Records from a spatial question set:
□ □ □ □ □
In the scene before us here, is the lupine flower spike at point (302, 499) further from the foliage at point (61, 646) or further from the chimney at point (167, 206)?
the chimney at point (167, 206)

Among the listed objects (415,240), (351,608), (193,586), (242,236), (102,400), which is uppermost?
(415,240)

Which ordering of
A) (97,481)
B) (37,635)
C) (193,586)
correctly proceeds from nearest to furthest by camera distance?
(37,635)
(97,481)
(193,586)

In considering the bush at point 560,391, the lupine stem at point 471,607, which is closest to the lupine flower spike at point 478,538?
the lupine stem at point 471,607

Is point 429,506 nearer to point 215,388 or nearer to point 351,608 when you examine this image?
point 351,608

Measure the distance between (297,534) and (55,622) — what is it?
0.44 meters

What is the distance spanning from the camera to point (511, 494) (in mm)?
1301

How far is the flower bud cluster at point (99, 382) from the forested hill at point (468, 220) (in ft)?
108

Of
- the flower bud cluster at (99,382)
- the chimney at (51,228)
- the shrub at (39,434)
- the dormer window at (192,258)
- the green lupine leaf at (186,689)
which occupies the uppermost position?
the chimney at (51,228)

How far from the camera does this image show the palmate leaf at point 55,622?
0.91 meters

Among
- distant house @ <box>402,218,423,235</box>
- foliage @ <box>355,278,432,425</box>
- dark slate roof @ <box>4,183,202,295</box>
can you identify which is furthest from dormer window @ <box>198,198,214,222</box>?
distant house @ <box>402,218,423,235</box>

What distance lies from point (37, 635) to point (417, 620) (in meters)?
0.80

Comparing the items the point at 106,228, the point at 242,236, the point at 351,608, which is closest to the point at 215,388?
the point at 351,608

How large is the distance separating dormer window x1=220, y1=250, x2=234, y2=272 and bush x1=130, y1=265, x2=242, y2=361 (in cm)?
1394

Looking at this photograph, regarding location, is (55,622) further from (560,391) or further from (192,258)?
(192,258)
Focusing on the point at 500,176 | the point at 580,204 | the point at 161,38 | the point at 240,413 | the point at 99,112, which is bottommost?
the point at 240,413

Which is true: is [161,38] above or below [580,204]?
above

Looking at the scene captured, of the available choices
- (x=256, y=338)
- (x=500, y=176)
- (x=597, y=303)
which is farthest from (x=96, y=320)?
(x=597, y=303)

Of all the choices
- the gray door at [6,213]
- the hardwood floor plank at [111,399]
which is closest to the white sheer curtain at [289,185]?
□ □ □ □ □
> What you need to do:
Return, word for word, the part of the data that opens with the line containing "What distance lies" and closes with the final line of the data.

> The completed task:
What distance lies from point (37, 635) to point (417, 620) (in meters)?
0.80

Comparing the items the point at 106,228, the point at 242,236, the point at 351,608, which is closest to the point at 215,388?
the point at 351,608

How large is the distance separating dormer window x1=220, y1=250, x2=234, y2=272 and bush x1=130, y1=265, x2=242, y2=361 (in cm)?
1394

Looking at this photograph, regarding location, is (55,622) further from (560,391) or further from (192,258)?
(192,258)
Focusing on the point at 500,176 | the point at 580,204 | the point at 161,38 | the point at 240,413 | the point at 99,112, which is bottommost?
the point at 240,413

Which is true: is [161,38] above or below [580,204]?
above

Looking at the scene captured, of the available choices
- (x=256, y=338)
- (x=500, y=176)
- (x=597, y=303)
which is farthest from (x=96, y=320)?
(x=597, y=303)

Of all the choices
- the gray door at [6,213]
- the hardwood floor plank at [111,399]
which is closest to the white sheer curtain at [289,185]?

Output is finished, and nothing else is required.